A probabilistic assessment of the Indo-Aryan Inner-Outer Hypothesis
This provides a data-driven assessment for linguists studying Indo-Aryan language evolution, though it is incremental in applying existing NLP methods to a new linguistic problem.
The paper tackles the century-old Inner-Outer hypothesis in Indo-Aryan linguistics by applying a novel Bayesian hierarchical mixed-membership model to a large dataset of sound changes, finding evidence that dialect groups align with a core-periphery pattern when using a logistic normal prior.
This paper uses a novel data-driven probabilistic approach to address the century-old Inner-Outer hypothesis of Indo-Aryan. I develop a Bayesian hierarchical mixed-membership model to assess the validity of this hypothesis using a large data set of automatically extracted sound changes operating between Old Indo-Aryan and Modern Indo-Aryan speech varieties.
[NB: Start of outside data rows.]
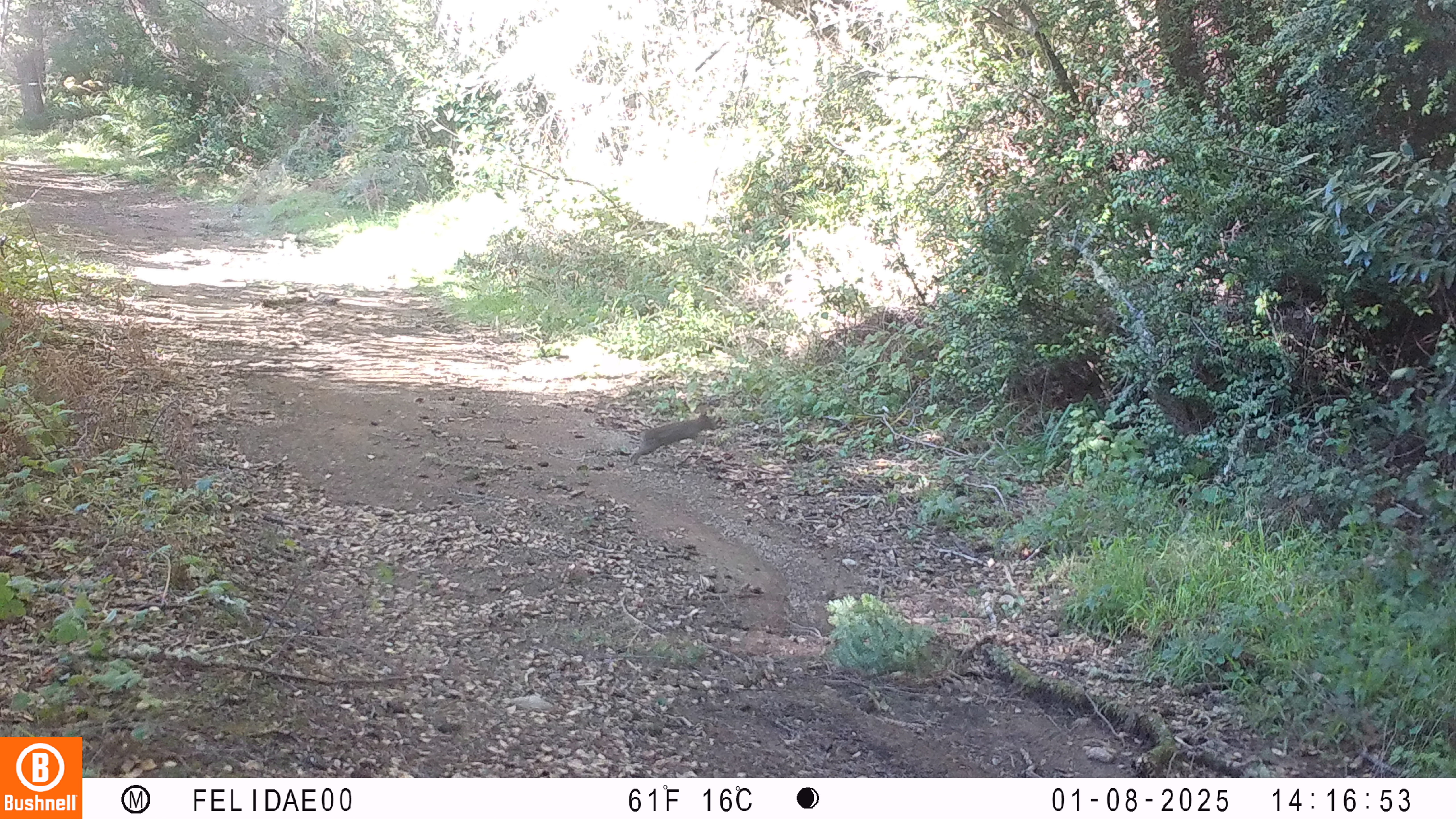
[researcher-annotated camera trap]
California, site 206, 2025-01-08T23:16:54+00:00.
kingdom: Animalia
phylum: Chordata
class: Mammalia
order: Lagomorpha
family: Leporidae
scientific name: Leporidae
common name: rabbit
Rabbit (Leporidae).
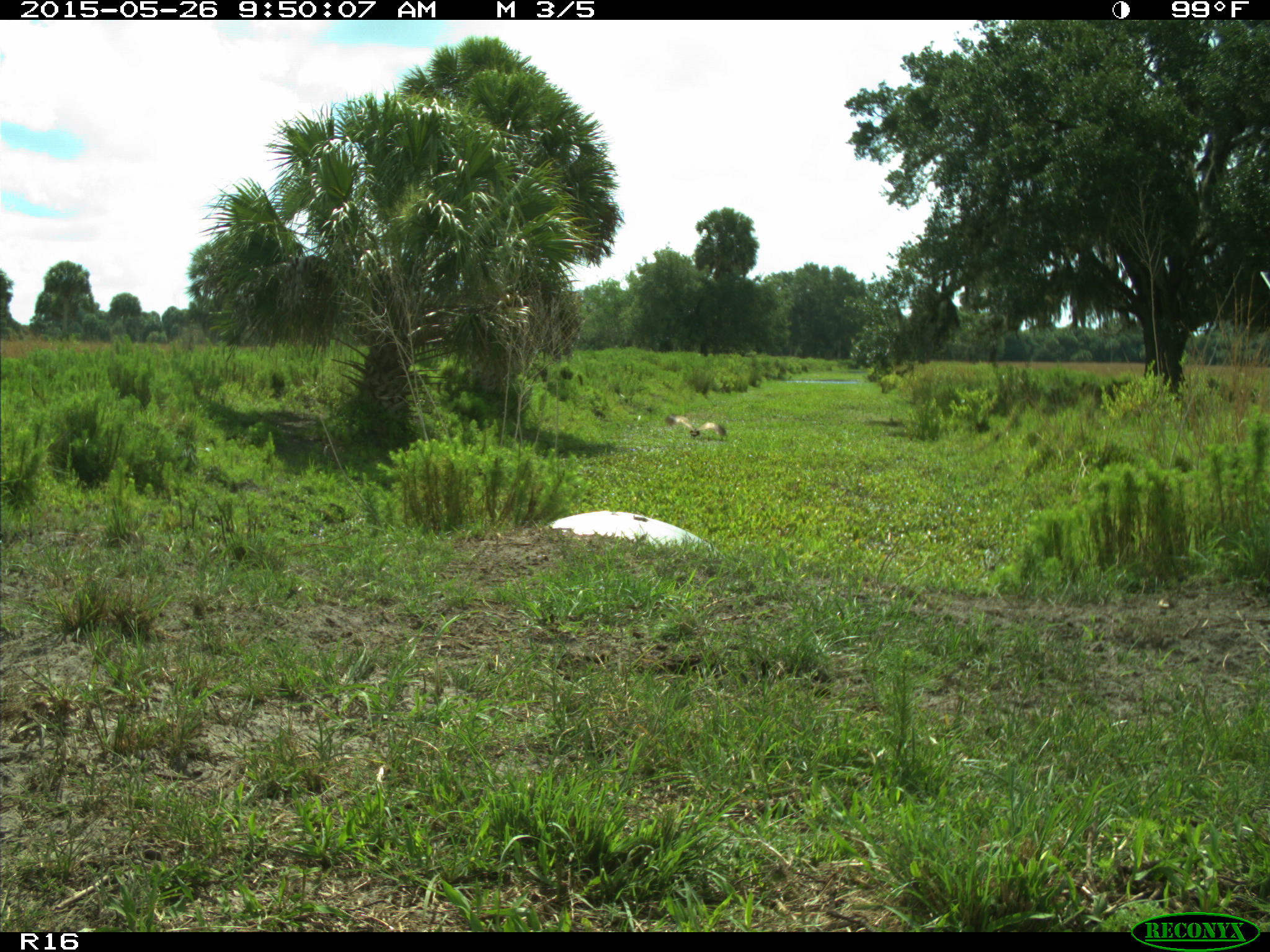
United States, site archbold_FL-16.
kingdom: Animalia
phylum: Chordata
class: Aves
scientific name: Aves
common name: birds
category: unidentified bird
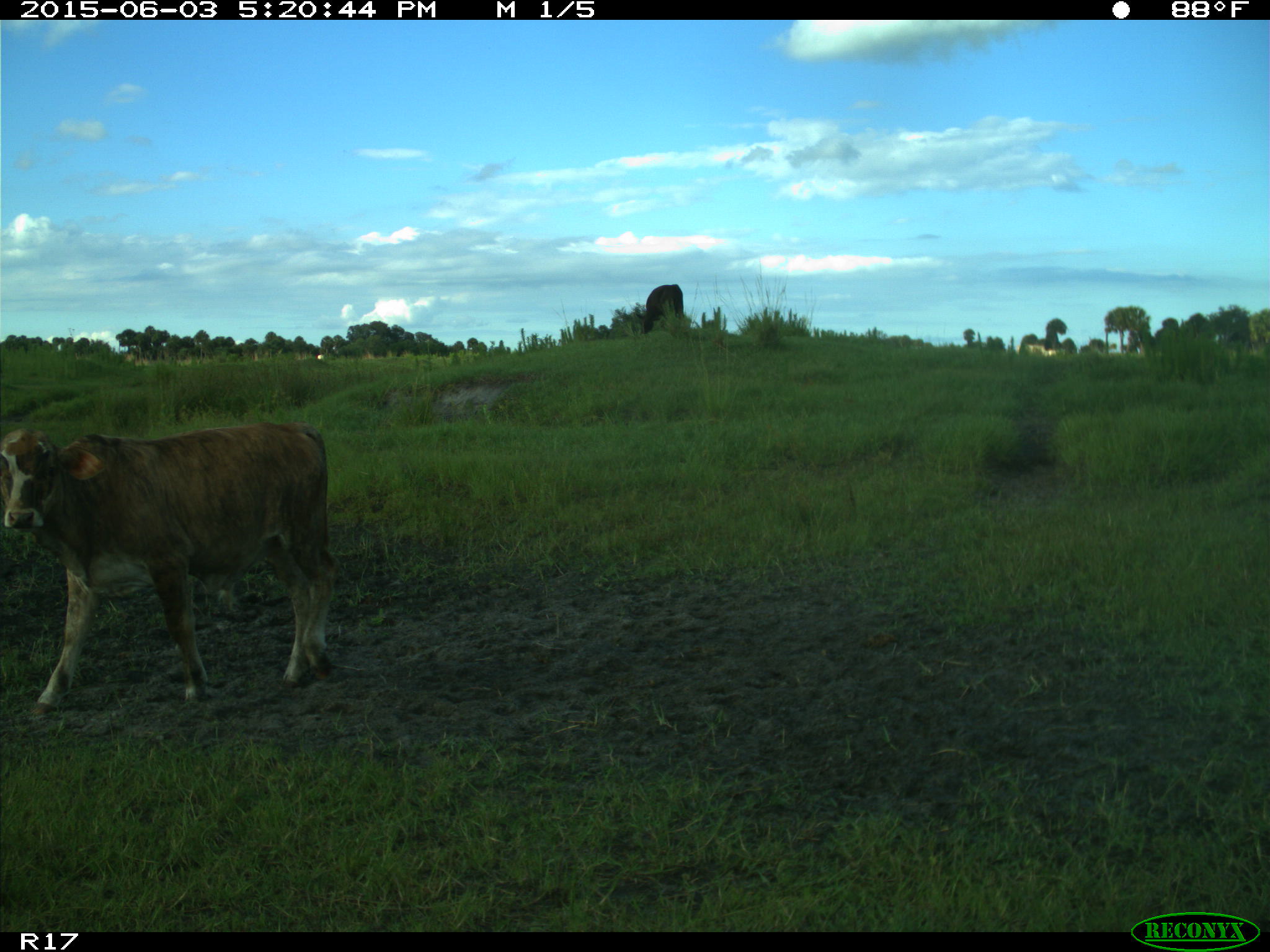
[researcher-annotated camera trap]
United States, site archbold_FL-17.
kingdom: Animalia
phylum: Chordata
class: Mammalia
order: Artiodactyla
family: Bovidae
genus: Bos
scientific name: Bos taurus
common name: domestic cow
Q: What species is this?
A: Bos taurus (domestic cow).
I employ different prior distributions in order to model sound change, one of which, the logistic normal distribution, has not received much attention in linguistics outside of Natural Language Processing, despite its many attractive features. I find evidence for cohesive dialect groups that have made their imprint on contemporary Indo-Aryan languages, and find that when a logistic normal prior is used, the distribution of dialect components across languages is largely compatible with a core-periphery pattern similar to that proposed under the Inner-Outer hypothesis.